Today we kick off our Super Series preview of Khans of Tarkir. Over the past three weeks we have been previewing Khans of Tarkir cards, and now we are going to dive into a little more application. This will be a series of decks fully inspired by Khans of Tarkir coming into standard that you can look to sleeve up and play at a competitive level. We will take an in depth look at the card choices, the reasons, and the applications. While I don’t have the testing resources of the larger teams out there, and we don’t know the meta game and what will emerge, I will try my best to bring you these decks that will surely make an impact early on and with your comments we can evolve them together. This time I am not limiting myself to any particular color wedge or combination.

Our first series will be looking at a very fast and aggressive deck based in the Mardu (RWB) color wedge with a very tribal nature to it, which is my Warriors of Mardu build. When we first saw Warrior tokens getting spoiled by Herald of Anafenza, many were confused as to why they were not soliders, a common weenie aggressive archetype in Standard. I believe Warriors is going to have a chance to surpass soldiers and has been kind enough to provide three colors to do it with. The important part about these colors is they are: 1) Very fast and aggressive 2) Provide many options to play with 3) Provide control options to diversify the game plan.

Here is the build:

Mardu Warriors

Creatures (28)
Butcher of the Horde
Chief of the Scale
Chief of the Edge
Bloodsoaked Champion
Mardu Skullhunter
Mardu Hateblade
Borderland Marauder
Mardu Hordechief

Noncreature Spells (8)
Mardu Charm
Sorin, Solemn Visitor
Rush of Battle
Raiders’ Spoils

Land (24)
Bloodstained Mire
Caves of Koilos
Temple of Silence
Nomad Outpost
Battlefield Forge
Swamp
Plains
Mountain
Sideboard (15)
Timely Hordemate
Utter End
Thoughtseize
Athreos, God of Passage
Banishing Light

With 28 creatures in the deck it is quite obvious that this deck is all about being aggressive and getting in for damage quite quickly. Our noncreature spells provide anthem affects, clear paths, provide card advantage, or create more creatures to further up the aggressive feeling of this deck. But it shouldn’t be taken as an easy to play drop and swing deck, as it has a lot of choices to make and the sideboard options are quite bountiful. Let’s take a look at the deck.

Main Board Creatures

1 Drop
This deck, unlike many aggressive decks, only puts 8 turn one drops into play. There are two big reasons for that; the first reason being the slower mana base. 7 lands come into play tapped, and 9 are dealing damage to you in order to produce colors. The second reason is simply the pure power level of the two drops in the deck outclassing our one drop options too much. The deck chooses to feature both of the one drops in the deck from Khans of Tarkir in the form of Bloodsoaked Champion and Mardu Hateblade.

The Bloodsoaked Champion was an automatic inclusion in this deck; one mana for a 2/1 creature that has the ability to recur itself directly back onto the battlefield for just two mana makes it one of the more powerful cards not only in the deck, but the format. It might also be far and above the most powerful one drop in the format and helps ensure you can keep pressure on. My second choice was to go with the Mardu Hateblade, which is a debatable card. Mardu Hateblade is a 1/1 that can give itself deathtouch for one black. I feel this provides a very efficient card if you attack before playing your other spells as it can push damage through fairly well. It also acts a highly effective chump blocker if you are in a bind.

Data -
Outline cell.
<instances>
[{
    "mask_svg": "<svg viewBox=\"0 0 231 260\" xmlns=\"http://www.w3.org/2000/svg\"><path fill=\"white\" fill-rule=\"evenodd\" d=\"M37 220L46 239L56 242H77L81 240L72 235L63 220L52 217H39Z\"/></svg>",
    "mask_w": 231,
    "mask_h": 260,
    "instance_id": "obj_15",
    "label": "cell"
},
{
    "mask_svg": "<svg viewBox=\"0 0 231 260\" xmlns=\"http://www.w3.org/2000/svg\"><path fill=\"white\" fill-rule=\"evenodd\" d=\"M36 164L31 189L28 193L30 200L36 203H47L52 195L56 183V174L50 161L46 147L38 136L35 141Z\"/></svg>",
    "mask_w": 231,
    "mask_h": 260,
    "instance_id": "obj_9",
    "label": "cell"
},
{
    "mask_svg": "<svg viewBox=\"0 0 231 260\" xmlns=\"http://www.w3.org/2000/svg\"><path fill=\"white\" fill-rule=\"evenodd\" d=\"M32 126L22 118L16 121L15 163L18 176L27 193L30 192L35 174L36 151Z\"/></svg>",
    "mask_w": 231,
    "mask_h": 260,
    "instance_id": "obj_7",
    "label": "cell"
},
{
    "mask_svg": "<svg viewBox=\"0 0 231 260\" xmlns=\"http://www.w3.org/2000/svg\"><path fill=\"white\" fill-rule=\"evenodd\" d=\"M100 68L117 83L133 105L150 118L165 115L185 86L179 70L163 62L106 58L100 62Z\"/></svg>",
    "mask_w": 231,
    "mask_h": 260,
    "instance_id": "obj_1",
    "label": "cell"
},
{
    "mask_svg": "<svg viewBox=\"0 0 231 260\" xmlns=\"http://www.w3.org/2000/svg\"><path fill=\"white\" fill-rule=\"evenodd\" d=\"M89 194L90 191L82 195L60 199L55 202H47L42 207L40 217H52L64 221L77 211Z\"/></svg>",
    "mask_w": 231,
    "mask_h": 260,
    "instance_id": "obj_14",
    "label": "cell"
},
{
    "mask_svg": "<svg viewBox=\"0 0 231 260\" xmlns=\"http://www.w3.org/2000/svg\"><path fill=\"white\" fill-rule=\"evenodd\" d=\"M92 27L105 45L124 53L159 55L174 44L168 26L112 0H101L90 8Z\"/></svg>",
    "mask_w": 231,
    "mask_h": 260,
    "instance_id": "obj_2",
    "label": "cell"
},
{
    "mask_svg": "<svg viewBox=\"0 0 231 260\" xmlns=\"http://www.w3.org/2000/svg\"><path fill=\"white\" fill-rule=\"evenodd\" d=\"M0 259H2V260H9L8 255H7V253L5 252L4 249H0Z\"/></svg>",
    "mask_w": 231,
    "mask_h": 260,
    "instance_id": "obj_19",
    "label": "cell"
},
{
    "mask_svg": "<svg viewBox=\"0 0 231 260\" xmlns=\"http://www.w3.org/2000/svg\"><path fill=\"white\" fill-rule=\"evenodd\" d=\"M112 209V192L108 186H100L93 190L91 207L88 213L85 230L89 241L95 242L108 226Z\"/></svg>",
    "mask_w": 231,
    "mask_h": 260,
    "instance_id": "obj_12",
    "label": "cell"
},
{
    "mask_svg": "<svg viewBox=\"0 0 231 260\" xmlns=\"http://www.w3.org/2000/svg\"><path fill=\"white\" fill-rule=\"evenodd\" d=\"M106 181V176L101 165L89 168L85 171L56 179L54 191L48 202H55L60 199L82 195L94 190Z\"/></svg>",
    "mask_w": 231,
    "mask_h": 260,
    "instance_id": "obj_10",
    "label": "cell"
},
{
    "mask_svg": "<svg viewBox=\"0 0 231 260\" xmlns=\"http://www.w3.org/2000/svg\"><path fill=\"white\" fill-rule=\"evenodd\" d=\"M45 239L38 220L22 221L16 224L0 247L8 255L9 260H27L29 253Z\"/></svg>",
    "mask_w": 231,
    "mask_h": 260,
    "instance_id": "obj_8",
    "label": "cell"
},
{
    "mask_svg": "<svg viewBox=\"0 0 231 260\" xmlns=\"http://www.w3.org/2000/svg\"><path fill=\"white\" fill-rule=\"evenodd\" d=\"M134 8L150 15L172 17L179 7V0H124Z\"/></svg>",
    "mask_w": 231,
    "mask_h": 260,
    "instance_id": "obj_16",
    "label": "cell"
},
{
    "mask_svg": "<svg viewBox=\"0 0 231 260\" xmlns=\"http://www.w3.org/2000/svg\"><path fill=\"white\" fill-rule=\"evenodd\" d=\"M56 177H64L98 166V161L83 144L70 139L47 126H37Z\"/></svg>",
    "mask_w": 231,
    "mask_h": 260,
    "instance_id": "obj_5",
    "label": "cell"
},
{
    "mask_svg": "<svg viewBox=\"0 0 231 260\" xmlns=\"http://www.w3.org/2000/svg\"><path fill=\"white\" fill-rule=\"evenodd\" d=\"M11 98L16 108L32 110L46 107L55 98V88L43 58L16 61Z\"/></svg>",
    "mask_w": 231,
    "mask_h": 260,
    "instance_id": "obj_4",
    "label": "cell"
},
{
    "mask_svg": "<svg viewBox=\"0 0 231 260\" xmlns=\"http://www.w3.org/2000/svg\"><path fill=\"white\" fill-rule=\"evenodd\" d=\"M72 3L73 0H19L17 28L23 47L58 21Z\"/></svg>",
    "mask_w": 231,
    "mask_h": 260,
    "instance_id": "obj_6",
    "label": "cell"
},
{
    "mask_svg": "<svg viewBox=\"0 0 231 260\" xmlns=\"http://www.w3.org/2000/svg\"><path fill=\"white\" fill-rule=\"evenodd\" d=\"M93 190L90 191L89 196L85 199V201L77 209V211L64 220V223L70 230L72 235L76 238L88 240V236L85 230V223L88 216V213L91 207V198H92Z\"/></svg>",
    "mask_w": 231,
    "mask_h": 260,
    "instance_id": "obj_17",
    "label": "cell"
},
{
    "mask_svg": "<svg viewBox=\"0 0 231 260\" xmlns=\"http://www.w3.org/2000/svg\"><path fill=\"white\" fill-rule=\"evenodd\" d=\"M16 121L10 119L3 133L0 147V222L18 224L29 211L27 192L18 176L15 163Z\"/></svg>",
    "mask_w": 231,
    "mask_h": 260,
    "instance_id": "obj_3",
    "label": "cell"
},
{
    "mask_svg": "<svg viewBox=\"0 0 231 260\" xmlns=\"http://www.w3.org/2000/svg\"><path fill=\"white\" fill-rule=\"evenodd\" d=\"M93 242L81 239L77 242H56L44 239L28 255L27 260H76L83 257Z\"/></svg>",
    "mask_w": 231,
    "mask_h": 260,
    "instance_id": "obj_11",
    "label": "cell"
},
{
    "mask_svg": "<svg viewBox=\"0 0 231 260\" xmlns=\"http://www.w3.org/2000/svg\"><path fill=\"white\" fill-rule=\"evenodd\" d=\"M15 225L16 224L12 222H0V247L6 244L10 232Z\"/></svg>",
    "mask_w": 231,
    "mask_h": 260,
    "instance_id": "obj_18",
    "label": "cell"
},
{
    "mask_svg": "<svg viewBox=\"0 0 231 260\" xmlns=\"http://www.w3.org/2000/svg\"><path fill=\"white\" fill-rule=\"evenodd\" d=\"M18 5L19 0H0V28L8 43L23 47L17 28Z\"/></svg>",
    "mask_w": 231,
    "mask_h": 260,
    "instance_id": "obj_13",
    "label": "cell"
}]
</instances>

Task to complete -
Answer these questions using the Mardu Warriors deck preview:
1. How many creatures does the build include?
2. How many lands in the deck come into play tapped?
3. How much mana does Bloodsoaked Champion need to return itself to the battlefield?
The data was taken from a separate source and bears no relation to the deck preview.

Answer -
1. 28
2. 7
3. Two mana